--- Required work ---
Return the records exactly, with nothing added.

--- Data for this exercise ---
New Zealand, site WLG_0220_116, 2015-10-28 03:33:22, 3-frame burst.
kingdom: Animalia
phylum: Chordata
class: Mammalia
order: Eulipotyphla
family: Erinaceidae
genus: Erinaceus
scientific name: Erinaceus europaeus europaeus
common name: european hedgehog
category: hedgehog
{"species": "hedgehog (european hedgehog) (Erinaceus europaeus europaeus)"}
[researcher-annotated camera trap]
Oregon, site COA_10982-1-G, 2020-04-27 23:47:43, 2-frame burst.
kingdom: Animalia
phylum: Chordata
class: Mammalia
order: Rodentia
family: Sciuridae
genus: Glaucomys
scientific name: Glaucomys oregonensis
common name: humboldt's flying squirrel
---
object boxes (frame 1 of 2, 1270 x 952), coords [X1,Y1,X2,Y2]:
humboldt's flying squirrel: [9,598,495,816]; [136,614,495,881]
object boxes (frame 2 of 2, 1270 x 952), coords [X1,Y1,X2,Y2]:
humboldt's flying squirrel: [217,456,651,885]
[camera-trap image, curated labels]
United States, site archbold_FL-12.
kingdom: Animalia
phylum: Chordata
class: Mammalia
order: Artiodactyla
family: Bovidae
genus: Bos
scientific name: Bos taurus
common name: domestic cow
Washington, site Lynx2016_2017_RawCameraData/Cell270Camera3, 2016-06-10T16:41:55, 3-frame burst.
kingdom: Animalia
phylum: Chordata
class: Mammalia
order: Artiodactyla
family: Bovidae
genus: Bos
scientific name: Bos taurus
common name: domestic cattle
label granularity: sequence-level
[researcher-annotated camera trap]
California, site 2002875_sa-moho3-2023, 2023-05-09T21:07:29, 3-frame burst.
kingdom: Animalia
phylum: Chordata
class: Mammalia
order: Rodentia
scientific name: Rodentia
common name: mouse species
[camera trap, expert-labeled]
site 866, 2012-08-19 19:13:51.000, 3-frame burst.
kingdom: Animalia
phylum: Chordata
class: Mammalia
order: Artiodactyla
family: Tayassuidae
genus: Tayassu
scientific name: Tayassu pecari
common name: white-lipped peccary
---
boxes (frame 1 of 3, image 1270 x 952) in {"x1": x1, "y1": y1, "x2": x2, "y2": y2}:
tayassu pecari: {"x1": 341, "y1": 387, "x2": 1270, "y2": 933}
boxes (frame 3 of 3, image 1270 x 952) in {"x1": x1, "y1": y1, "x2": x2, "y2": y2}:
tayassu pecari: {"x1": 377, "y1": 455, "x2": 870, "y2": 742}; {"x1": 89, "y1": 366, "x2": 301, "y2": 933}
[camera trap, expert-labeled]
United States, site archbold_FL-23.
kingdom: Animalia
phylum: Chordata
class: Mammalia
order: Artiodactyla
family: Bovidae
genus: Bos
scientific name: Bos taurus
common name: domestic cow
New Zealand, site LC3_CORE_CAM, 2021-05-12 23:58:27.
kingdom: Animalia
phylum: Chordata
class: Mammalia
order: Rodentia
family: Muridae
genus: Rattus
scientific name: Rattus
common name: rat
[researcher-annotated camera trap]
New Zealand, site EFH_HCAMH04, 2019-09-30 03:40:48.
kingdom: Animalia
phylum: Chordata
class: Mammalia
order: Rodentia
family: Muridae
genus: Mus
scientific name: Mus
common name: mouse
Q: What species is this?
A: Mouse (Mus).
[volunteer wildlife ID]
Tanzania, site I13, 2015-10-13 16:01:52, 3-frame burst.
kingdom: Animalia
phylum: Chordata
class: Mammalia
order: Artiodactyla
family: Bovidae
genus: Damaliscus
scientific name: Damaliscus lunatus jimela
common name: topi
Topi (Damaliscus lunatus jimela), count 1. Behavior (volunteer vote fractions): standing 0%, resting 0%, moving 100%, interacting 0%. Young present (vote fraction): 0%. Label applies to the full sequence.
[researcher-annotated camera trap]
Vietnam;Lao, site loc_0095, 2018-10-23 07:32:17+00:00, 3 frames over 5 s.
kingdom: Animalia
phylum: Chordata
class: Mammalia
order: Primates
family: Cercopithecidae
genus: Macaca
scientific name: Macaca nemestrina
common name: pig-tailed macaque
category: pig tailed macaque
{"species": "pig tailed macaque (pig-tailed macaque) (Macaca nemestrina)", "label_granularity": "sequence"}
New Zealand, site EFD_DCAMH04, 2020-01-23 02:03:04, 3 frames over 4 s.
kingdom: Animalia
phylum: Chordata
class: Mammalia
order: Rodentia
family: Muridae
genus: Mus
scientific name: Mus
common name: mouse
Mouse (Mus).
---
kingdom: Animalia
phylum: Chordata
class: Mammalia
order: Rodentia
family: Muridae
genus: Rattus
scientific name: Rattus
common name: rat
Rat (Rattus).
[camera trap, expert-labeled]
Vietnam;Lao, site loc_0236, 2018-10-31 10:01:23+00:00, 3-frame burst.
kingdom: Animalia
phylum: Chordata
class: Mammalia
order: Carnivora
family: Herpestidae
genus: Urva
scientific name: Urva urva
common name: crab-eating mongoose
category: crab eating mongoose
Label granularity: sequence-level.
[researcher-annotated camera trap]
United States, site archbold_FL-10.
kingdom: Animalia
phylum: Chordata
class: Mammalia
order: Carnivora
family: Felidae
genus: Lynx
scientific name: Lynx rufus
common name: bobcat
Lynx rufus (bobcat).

--- Problem solution ---
New Zealand, site WLG_0220_116, 2015-10-28 03:33:22, 3-frame burst.
kingdom: Animalia
phylum: Chordata
class: Mammalia
order: Eulipotyphla
family: Erinaceidae
genus: Erinaceus
scientific name: Erinaceus europaeus europaeus
common name: european hedgehog
category: hedgehog
{"species": "hedgehog (european hedgehog) (Erinaceus europaeus europaeus)"}
[researcher-annotated camera trap]
Oregon, site COA_10982-1-G, 2020-04-27 23:47:43, 2-frame burst.
kingdom: Animalia
phylum: Chordata
class: Mammalia
order: Rodentia
family: Sciuridae
genus: Glaucomys
scientific name: Glaucomys oregonensis
common name: humboldt's flying squirrel
---
object boxes (frame 1 of 2, 1270 x 952), coords [X1,Y1,X2,Y2]:
humboldt's flying squirrel: [9,598,495,816]; [136,614,495,881]
object boxes (frame 2 of 2, 1270 x 952), coords [X1,Y1,X2,Y2]:
humboldt's flying squirrel: [217,456,651,885]
[camera-trap image, curated labels]
United States, site archbold_FL-12.
kingdom: Animalia
phylum: Chordata
class: Mammalia
order: Artiodactyla
family: Bovidae
genus: Bos
scientific name: Bos taurus
common name: domestic cow
Washington, site Lynx2016_2017_RawCameraData/Cell270Camera3, 2016-06-10T16:41:55, 3-frame burst.
kingdom: Animalia
phylum: Chordata
class: Mammalia
order: Artiodactyla
family: Bovidae
genus: Bos
scientific name: Bos taurus
common name: domestic cattle
label granularity: sequence-level
[researcher-annotated camera trap]
California, site 2002875_sa-moho3-2023, 2023-05-09T21:07:29, 3-frame burst.
kingdom: Animalia
phylum: Chordata
class: Mammalia
order: Rodentia
scientific name: Rodentia
common name: mouse species
[camera trap, expert-labeled]
site 866, 2012-08-19 19:13:51.000, 3-frame burst.
kingdom: Animalia
phylum: Chordata
class: Mammalia
order: Artiodactyla
family: Tayassuidae
genus: Tayassu
scientific name: Tayassu pecari
common name: white-lipped peccary
---
boxes (frame 1 of 3, image 1270 x 952) in {"x1": x1, "y1": y1, "x2": x2, "y2": y2}:
tayassu pecari: {"x1": 341, "y1": 387, "x2": 1270, "y2": 933}
boxes (frame 3 of 3, image 1270 x 952) in {"x1": x1, "y1": y1, "x2": x2, "y2": y2}:
tayassu pecari: {"x1": 377, "y1": 455, "x2": 870, "y2": 742}; {"x1": 89, "y1": 366, "x2": 301, "y2": 933}
[camera trap, expert-labeled]
United States, site archbold_FL-23.
kingdom: Animalia
phylum: Chordata
class: Mammalia
order: Artiodactyla
family: Bovidae
genus: Bos
scientific name: Bos taurus
common name: domestic cow
New Zealand, site LC3_CORE_CAM, 2021-05-12 23:58:27.
kingdom: Animalia
phylum: Chordata
class: Mammalia
order: Rodentia
family: Muridae
genus: Rattus
scientific name: Rattus
common name: rat
[researcher-annotated camera trap]
New Zealand, site EFH_HCAMH04, 2019-09-30 03:40:48.
kingdom: Animalia
phylum: Chordata
class: Mammalia
order: Rodentia
family: Muridae
genus: Mus
scientific name: Mus
common name: mouse
Q: What species is this?
A: Mouse (Mus).
[volunteer wildlife ID]
Tanzania, site I13, 2015-10-13 16:01:52, 3-frame burst.
kingdom: Animalia
phylum: Chordata
class: Mammalia
order: Artiodactyla
family: Bovidae
genus: Damaliscus
scientific name: Damaliscus lunatus jimela
common name: topi
Topi (Damaliscus lunatus jimela), count 1. Behavior (volunteer vote fractions): standing 0%, resting 0%, moving 100%, interacting 0%. Young present (vote fraction): 0%. Label applies to the full sequence.
[researcher-annotated camera trap]
Vietnam;Lao, site loc_0095, 2018-10-23 07:32:17+00:00, 3 frames over 5 s.
kingdom: Animalia
phylum: Chordata
class: Mammalia
order: Primates
family: Cercopithecidae
genus: Macaca
scientific name: Macaca nemestrina
common name: pig-tailed macaque
category: pig tailed macaque
{"species": "pig tailed macaque (pig-tailed macaque) (Macaca nemestrina)", "label_granularity": "sequence"}
New Zealand, site EFD_DCAMH04, 2020-01-23 02:03:04, 3 frames over 4 s.
kingdom: Animalia
phylum: Chordata
class: Mammalia
order: Rodentia
family: Muridae
genus: Mus
scientific name: Mus
common name: mouse
Mouse (Mus).
---
kingdom: Animalia
phylum: Chordata
class: Mammalia
order: Rodentia
family: Muridae
genus: Rattus
scientific name: Rattus
common name: rat
Rat (Rattus).
[camera trap, expert-labeled]
Vietnam;Lao, site loc_0236, 2018-10-31 10:01:23+00:00, 3-frame burst.
kingdom: Animalia
phylum: Chordata
class: Mammalia
order: Carnivora
family: Herpestidae
genus: Urva
scientific name: Urva urva
common name: crab-eating mongoose
category: crab eating mongoose
Label granularity: sequence-level.
[researcher-annotated camera trap]
United States, site archbold_FL-10.
kingdom: Animalia
phylum: Chordata
class: Mammalia
order: Carnivora
family: Felidae
genus: Lynx
scientific name: Lynx rufus
common name: bobcat
Lynx rufus (bobcat).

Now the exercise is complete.